**TO DO**
Without leaving anything out, print every line of the data.

------------------------------------

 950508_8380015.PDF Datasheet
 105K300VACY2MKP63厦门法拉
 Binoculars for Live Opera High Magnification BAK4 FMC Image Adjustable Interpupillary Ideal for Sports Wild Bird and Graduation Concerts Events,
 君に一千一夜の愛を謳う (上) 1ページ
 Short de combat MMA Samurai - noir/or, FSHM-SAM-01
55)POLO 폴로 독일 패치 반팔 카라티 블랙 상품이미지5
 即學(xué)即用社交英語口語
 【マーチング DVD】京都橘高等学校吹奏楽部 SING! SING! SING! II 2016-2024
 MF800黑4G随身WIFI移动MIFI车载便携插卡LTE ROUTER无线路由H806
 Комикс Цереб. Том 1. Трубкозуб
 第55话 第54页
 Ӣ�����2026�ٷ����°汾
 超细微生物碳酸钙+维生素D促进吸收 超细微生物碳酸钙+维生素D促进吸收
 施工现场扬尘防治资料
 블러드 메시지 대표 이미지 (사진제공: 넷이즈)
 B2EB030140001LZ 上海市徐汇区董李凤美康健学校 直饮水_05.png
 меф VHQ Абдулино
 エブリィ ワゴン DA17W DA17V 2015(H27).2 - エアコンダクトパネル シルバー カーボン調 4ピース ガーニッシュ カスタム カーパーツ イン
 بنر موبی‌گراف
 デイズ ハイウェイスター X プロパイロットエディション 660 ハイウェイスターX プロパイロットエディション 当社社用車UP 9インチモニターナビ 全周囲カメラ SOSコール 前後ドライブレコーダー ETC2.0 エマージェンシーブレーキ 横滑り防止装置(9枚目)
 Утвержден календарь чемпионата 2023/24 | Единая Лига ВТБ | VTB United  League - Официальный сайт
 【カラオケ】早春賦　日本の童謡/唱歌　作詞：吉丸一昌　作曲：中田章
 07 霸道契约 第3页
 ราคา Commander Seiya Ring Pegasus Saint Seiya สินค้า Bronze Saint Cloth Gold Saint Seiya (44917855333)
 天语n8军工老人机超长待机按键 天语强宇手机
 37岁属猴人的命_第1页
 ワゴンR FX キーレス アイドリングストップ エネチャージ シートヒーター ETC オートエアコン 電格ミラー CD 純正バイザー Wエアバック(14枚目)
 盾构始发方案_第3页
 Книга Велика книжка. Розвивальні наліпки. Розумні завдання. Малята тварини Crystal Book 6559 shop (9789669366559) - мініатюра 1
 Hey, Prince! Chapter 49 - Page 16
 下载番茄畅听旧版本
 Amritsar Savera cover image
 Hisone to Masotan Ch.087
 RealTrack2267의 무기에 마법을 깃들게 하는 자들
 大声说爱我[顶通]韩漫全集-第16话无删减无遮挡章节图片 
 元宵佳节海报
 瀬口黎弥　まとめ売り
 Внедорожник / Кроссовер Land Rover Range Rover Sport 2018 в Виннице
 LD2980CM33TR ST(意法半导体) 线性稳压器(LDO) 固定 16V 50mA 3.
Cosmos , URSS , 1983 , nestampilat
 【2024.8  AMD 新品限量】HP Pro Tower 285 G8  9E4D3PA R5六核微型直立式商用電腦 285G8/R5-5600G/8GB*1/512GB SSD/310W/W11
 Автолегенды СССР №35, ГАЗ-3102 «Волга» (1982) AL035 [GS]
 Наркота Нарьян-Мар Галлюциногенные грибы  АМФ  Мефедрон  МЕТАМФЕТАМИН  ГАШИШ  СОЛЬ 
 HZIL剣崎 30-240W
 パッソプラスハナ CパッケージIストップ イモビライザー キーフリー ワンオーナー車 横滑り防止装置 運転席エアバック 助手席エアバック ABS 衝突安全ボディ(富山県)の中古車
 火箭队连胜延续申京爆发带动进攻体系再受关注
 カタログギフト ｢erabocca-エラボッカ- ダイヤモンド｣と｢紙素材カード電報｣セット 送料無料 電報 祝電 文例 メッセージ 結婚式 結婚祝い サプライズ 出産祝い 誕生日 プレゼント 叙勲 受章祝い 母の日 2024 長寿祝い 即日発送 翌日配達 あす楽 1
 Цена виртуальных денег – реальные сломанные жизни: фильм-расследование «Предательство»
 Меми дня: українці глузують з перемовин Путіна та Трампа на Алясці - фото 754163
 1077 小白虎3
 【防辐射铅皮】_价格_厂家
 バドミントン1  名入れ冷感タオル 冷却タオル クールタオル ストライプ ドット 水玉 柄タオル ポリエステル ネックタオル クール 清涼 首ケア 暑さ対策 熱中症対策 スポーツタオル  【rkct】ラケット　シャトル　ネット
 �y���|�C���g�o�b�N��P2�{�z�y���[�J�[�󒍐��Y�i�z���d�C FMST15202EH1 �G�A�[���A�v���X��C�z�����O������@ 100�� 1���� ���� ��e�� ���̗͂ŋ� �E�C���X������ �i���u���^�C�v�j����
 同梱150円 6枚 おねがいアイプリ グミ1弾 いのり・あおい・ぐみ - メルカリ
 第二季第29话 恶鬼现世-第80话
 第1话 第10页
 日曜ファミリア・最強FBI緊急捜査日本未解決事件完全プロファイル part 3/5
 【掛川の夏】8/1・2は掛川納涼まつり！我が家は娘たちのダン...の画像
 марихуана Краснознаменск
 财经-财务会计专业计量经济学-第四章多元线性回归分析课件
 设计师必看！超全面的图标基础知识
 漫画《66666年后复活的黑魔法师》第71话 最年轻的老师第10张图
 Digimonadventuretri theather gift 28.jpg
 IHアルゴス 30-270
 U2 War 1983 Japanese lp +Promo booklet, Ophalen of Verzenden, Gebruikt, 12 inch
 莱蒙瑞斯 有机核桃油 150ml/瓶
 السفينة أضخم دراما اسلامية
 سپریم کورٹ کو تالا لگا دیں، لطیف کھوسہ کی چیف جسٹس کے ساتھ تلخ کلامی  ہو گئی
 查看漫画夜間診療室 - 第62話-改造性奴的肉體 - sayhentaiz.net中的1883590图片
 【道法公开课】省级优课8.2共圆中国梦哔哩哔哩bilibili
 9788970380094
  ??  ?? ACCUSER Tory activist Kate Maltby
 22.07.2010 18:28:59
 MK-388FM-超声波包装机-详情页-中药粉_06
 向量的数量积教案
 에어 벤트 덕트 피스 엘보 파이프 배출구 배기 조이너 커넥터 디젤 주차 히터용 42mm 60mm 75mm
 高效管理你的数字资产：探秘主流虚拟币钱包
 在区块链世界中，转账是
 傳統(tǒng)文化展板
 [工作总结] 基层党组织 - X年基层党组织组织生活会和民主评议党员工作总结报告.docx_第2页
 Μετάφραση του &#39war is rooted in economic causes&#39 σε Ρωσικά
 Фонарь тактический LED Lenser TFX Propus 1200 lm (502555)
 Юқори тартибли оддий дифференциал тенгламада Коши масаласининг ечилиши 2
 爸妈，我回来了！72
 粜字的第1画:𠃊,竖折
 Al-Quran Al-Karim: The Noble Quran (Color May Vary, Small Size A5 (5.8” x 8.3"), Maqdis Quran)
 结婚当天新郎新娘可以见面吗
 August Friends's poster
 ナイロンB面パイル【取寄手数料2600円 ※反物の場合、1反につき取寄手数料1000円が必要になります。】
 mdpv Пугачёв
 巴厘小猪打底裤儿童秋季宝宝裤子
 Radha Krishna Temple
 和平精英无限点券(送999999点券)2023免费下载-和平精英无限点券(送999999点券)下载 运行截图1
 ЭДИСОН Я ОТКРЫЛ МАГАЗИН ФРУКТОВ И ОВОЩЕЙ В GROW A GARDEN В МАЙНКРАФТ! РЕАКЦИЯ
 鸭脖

------------------------------------

**ANSWER BOX**
 950508_8380015.PDF Datasheet
 105K300VACY2MKP63厦门法拉
 Binoculars for Live Opera High Magnification BAK4 FMC Image Adjustable Interpupillary Ideal for Sports Wild Bird and Graduation Concerts Events,
 君に一千一夜の愛を謳う (上) 1ページ
 Short de combat MMA Samurai - noir/or, FSHM-SAM-01
55)POLO 폴로 독일 패치 반팔 카라티 블랙 상품이미지5
 即學(xué)即用社交英語口語
 【マーチング DVD】京都橘高等学校吹奏楽部 SING! SING! SING! II 2016-2024
 MF800黑4G随身WIFI移动MIFI车载便携插卡LTE ROUTER无线路由H806
 Комикс Цереб. Том 1. Трубкозуб
 第55话 第54页
 Ӣ�����2026�ٷ����°汾
 超细微生物碳酸钙+维生素D促进吸收 超细微生物碳酸钙+维生素D促进吸收
 施工现场扬尘防治资料
 블러드 메시지 대표 이미지 (사진제공: 넷이즈)
 B2EB030140001LZ 上海市徐汇区董李凤美康健学校 直饮水_05.png
 меф VHQ Абдулино
 エブリィ ワゴン DA17W DA17V 2015(H27).2 - エアコンダクトパネル シルバー カーボン調 4ピース ガーニッシュ カスタム カーパーツ イン
 بنر موبی‌گراف
 デイズ ハイウェイスター X プロパイロットエディション 660 ハイウェイスターX プロパイロットエディション 当社社用車UP 9インチモニターナビ 全周囲カメラ SOSコール 前後ドライブレコーダー ETC2.0 エマージェンシーブレーキ 横滑り防止装置(9枚目)
 Утвержден календарь чемпионата 2023/24 | Единая Лига ВТБ | VTB United  League - Официальный сайт
 【カラオケ】早春賦　日本の童謡/唱歌　作詞：吉丸一昌　作曲：中田章
 07 霸道契约 第3页
 ราคา Commander Seiya Ring Pegasus Saint Seiya สินค้า Bronze Saint Cloth Gold Saint Seiya (44917855333)
 天语n8军工老人机超长待机按键 天语强宇手机
 37岁属猴人的命_第1页
 ワゴンR FX キーレス アイドリングストップ エネチャージ シートヒーター ETC オートエアコン 電格ミラー CD 純正バイザー Wエアバック(14枚目)
 盾构始发方案_第3页
 Книга Велика книжка. Розвивальні наліпки. Розумні завдання. Малята тварини Crystal Book 6559 shop (9789669366559) - мініатюра 1
 Hey, Prince! Chapter 49 - Page 16
 下载番茄畅听旧版本
 Amritsar Savera cover image
 Hisone to Masotan Ch.087
 RealTrack2267의 무기에 마법을 깃들게 하는 자들
 大声说爱我[顶通]韩漫全集-第16话无删减无遮挡章节图片 
 元宵佳节海报
 瀬口黎弥　まとめ売り
 Внедорожник / Кроссовер Land Rover Range Rover Sport 2018 в Виннице
 LD2980CM33TR ST(意法半导体) 线性稳压器(LDO) 固定 16V 50mA 3.
Cosmos , URSS , 1983 , nestampilat
 【2024.8  AMD 新品限量】HP Pro Tower 285 G8  9E4D3PA R5六核微型直立式商用電腦 285G8/R5-5600G/8GB*1/512GB SSD/310W/W11
 Автолегенды СССР №35, ГАЗ-3102 «Волга» (1982) AL035 [GS]
 Наркота Нарьян-Мар Галлюциногенные грибы  АМФ  Мефедрон  МЕТАМФЕТАМИН  ГАШИШ  СОЛЬ 
 HZIL剣崎 30-240W
 パッソプラスハナ CパッケージIストップ イモビライザー キーフリー ワンオーナー車 横滑り防止装置 運転席エアバック 助手席エアバック ABS 衝突安全ボディ(富山県)の中古車
 火箭队连胜延续申京爆发带动进攻体系再受关注
 カタログギフト ｢erabocca-エラボッカ- ダイヤモンド｣と｢紙素材カード電報｣セット 送料無料 電報 祝電 文例 メッセージ 結婚式 結婚祝い サプライズ 出産祝い 誕生日 プレゼント 叙勲 受章祝い 母の日 2024 長寿祝い 即日発送 翌日配達 あす楽 1
 Цена виртуальных денег – реальные сломанные жизни: фильм-расследование «Предательство»
 Меми дня: українці глузують з перемовин Путіна та Трампа на Алясці - фото 754163
 1077 小白虎3
 【防辐射铅皮】_价格_厂家
 バドミントン1  名入れ冷感タオル 冷却タオル クールタオル ストライプ ドット 水玉 柄タオル ポリエステル ネックタオル クール 清涼 首ケア 暑さ対策 熱中症対策 スポーツタオル  【rkct】ラケット　シャトル　ネット
 �y���|�C���g�o�b�N��P2�{�z�y���[�J�[�󒍐��Y�i�z���d�C FMST15202EH1 �G�A�[���A�v���X��C�z�����O������@ 100�� 1���� ���� ��e�� ���̗͂ŋ� �E�C���X������ �i���u���^�C�v�j����
 同梱150円 6枚 おねがいアイプリ グミ1弾 いのり・あおい・ぐみ - メルカリ
 第二季第29话 恶鬼现世-第80话
 第1话 第10页
 日曜ファミリア・最強FBI緊急捜査日本未解決事件完全プロファイル part 3/5
 【掛川の夏】8/1・2は掛川納涼まつり！我が家は娘たちのダン...の画像
 марихуана Краснознаменск
 财经-财务会计专业计量经济学-第四章多元线性回归分析课件
 设计师必看！超全面的图标基础知识
 漫画《66666年后复活的黑魔法师》第71话 最年轻的老师第10张图
 Digimonadventuretri theather gift 28.jpg
 IHアルゴス 30-270
 U2 War 1983 Japanese lp +Promo booklet, Ophalen of Verzenden, Gebruikt, 12 inch
 莱蒙瑞斯 有机核桃油 150ml/瓶
 السفينة أضخم دراما اسلامية
 سپریم کورٹ کو تالا لگا دیں، لطیف کھوسہ کی چیف جسٹس کے ساتھ تلخ کلامی  ہو گئی
 查看漫画夜間診療室 - 第62話-改造性奴的肉體 - sayhentaiz.net中的1883590图片
 【道法公开课】省级优课8.2共圆中国梦哔哩哔哩bilibili
 9788970380094
  ??  ?? ACCUSER Tory activist Kate Maltby
 22.07.2010 18:28:59
 MK-388FM-超声波包装机-详情页-中药粉_06
 向量的数量积教案
 에어 벤트 덕트 피스 엘보 파이프 배출구 배기 조이너 커넥터 디젤 주차 히터용 42mm 60mm 75mm
 高效管理你的数字资产：探秘主流虚拟币钱包
 在区块链世界中，转账是
 傳統(tǒng)文化展板
 [工作总结] 基层党组织 - X年基层党组织组织生活会和民主评议党员工作总结报告.docx_第2页
 Μετάφραση του &#39war is rooted in economic causes&#39 σε Ρωσικά
 Фонарь тактический LED Lenser TFX Propus 1200 lm (502555)
 Юқори тартибли оддий дифференциал тенгламада Коши масаласининг ечилиши 2
 爸妈，我回来了！72
 粜字的第1画:𠃊,竖折
 Al-Quran Al-Karim: The Noble Quran (Color May Vary, Small Size A5 (5.8” x 8.3"), Maqdis Quran)
 结婚当天新郎新娘可以见面吗
 August Friends's poster
 ナイロンB面パイル【取寄手数料2600円 ※反物の場合、1反につき取寄手数料1000円が必要になります。】
 mdpv Пугачёв
 巴厘小猪打底裤儿童秋季宝宝裤子
 Radha Krishna Temple
 和平精英无限点券(送999999点券)2023免费下载-和平精英无限点券(送999999点券)下载 运行截图1
 ЭДИСОН Я ОТКРЫЛ МАГАЗИН ФРУКТОВ И ОВОЩЕЙ В GROW A GARDEN В МАЙНКРАФТ! РЕАКЦИЯ
 鸭脖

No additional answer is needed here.